April 18, 2022
One of the most important qualities of a leader is vision. In any business process and decision, when all other requirements are met, it is the vision that makes the difference and influences the choice. Find out more in the interview below about why is the vision important to achieve excellence in an interview given to Florentina Caraiman for Revista Cariere by Adrian Blidăruș, CEO of Softelligence.
“I think you can be a valuable company by having a good leader, but to be at the top, you need a visionary leader,” says Adrian Blidăruș, CEO of Softelligence.
Why is the vision important to achieve excellence? Adrian accepted the challenge, and put performance under the magnifying glass, and, with an impressive dose of sincerity, talked about himself as a leader, but also about how he manages to challenge his team, motivate them, involve them so that together they can turn the vision into reality.
What are the main attributes, the indispensable qualities that make the difference between a leader and a visionary leader?

= = = = = = =

→ **The tasks**:
- A) Say whether each statement agrees with the interview introduction. For each, answer yes or no and quote the exact words from the interview introduction that decide it: (i) The interview was given to Florentina Caraiman for Revista Cariere. (ii) Adrian Blidăruș says a good leader is enough to bring a company to the top. (iii) The interview introduction is dated April 18, 2022.
- B) Set out the lines of the listing as a numbered list, leaving out blank lines and the pictures. Start at the line containing "In this scene, is" and continue through the final line of the listing.
The text and the listing that follows it are unrelated to each other.

→ **Material shown**:

= = = = = = =

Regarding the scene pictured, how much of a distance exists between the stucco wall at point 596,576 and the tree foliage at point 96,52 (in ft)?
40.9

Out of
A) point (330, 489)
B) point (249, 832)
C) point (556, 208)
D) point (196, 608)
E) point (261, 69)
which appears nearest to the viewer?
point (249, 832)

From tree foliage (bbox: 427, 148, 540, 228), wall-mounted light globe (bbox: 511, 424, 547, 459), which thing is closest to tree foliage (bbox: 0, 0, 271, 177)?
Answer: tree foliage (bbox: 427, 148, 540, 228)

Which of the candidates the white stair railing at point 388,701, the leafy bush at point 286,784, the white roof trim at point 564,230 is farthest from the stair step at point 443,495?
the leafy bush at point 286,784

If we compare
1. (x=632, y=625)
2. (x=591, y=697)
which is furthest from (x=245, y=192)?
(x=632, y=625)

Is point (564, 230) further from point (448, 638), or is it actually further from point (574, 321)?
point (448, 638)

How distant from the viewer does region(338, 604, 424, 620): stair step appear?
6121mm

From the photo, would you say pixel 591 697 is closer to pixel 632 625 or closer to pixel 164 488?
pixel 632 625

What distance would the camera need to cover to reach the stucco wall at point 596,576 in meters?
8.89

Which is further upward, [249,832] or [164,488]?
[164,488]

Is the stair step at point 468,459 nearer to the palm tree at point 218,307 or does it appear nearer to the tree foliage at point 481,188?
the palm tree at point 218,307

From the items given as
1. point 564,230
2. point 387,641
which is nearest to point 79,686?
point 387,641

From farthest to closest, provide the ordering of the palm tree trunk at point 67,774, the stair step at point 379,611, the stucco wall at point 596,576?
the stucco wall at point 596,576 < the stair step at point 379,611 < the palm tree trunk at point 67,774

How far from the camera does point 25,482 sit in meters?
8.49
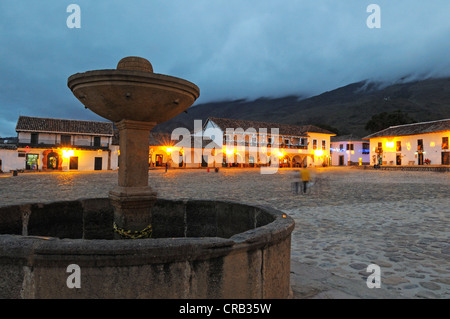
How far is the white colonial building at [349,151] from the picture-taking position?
189 ft

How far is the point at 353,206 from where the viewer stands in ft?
27.8

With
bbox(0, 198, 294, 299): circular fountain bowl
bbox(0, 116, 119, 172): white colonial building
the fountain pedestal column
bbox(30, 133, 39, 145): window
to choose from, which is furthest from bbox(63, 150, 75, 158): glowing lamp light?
bbox(0, 198, 294, 299): circular fountain bowl

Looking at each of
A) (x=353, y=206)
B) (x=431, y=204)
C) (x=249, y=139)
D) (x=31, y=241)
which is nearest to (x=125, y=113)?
(x=31, y=241)

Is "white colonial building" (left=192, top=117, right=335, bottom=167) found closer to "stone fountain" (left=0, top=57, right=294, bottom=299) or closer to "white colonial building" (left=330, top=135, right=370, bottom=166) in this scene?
"white colonial building" (left=330, top=135, right=370, bottom=166)

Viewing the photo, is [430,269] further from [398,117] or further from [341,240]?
[398,117]

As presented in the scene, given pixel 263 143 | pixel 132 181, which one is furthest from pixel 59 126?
pixel 132 181

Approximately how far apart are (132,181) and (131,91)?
1.09 metres

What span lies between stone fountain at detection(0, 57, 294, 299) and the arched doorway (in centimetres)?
3534

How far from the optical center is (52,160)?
34.5m

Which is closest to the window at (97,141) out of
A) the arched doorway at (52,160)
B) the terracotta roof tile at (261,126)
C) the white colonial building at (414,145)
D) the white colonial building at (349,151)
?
the arched doorway at (52,160)

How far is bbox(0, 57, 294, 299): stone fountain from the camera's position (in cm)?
174

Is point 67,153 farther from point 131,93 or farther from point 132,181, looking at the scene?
point 131,93

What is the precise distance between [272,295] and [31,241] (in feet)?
6.03

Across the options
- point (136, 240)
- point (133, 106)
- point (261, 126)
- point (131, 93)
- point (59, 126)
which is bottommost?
point (136, 240)
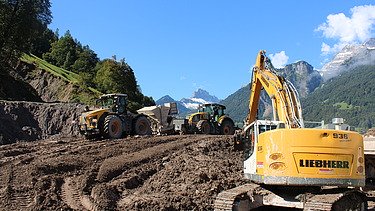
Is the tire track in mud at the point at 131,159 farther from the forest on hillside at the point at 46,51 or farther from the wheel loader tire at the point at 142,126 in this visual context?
the forest on hillside at the point at 46,51

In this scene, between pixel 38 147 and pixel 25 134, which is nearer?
pixel 38 147

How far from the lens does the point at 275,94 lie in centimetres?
1288

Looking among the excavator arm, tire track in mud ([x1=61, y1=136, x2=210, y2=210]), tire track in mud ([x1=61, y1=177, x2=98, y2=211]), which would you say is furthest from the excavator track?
tire track in mud ([x1=61, y1=177, x2=98, y2=211])

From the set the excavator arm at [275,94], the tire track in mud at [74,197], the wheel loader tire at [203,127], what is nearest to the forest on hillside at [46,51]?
the wheel loader tire at [203,127]

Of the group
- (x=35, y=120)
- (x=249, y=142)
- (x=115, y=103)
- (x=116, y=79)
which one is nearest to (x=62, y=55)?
(x=116, y=79)

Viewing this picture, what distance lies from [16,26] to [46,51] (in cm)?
5402

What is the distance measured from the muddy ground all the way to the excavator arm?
2.63 m

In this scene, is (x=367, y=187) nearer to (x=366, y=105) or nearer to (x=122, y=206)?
(x=122, y=206)

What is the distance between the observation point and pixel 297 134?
375 inches

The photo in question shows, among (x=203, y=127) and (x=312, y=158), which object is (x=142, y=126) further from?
(x=312, y=158)

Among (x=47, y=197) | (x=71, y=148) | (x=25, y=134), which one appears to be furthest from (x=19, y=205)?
(x=25, y=134)

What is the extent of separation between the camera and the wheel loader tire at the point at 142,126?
26047 mm

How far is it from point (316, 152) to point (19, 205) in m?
7.27

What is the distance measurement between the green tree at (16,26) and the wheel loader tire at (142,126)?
1866 cm
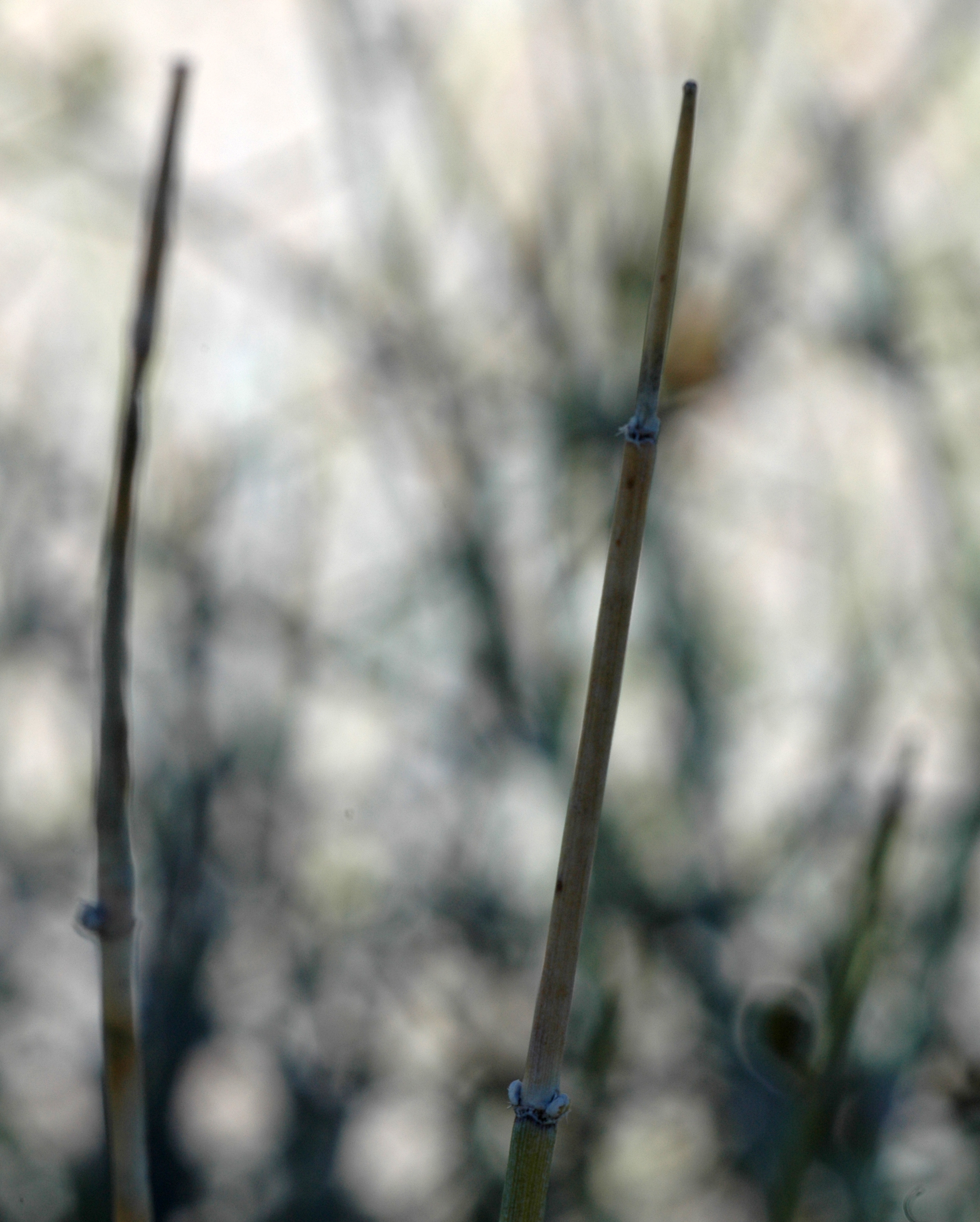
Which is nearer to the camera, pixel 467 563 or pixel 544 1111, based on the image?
pixel 544 1111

= = = = = = =

→ **Outputs in order**:
- A)
(i) Yes: "in an interview given to Florentina Caraiman for Revista Cariere by Adrian Blidăruș, CEO of Softelligence"
(ii) No: "to be at the top, you need a visionary leader"
(iii) Yes: "April 18, 2022"

- B)
1. In this scene, is (x=367, y=187) nearer to (x=366, y=105) or nearer to (x=122, y=206)?
2. (x=122, y=206)
3. What is the distance between the observation point and pixel 297 134?
4. 375 inches
5. The photo in question shows, among (x=203, y=127) and (x=312, y=158), which object is (x=142, y=126) further from?
6. (x=312, y=158)
7. Among (x=47, y=197) | (x=71, y=148) | (x=25, y=134), which one appears to be furthest from (x=19, y=205)?
8. (x=25, y=134)
9. What is the extent of separation between the camera and the wheel loader tire at the point at 142,126?
10. 26047 mm
11. How far is it from point (316, 152) to point (19, 205) in m?
12. 7.27
13. What is the distance measurement between the green tree at (16,26) and the wheel loader tire at (142,126)?
14. 1866 cm
15. Which is nearer to the camera, pixel 467 563 or pixel 544 1111, based on the image?
16. pixel 544 1111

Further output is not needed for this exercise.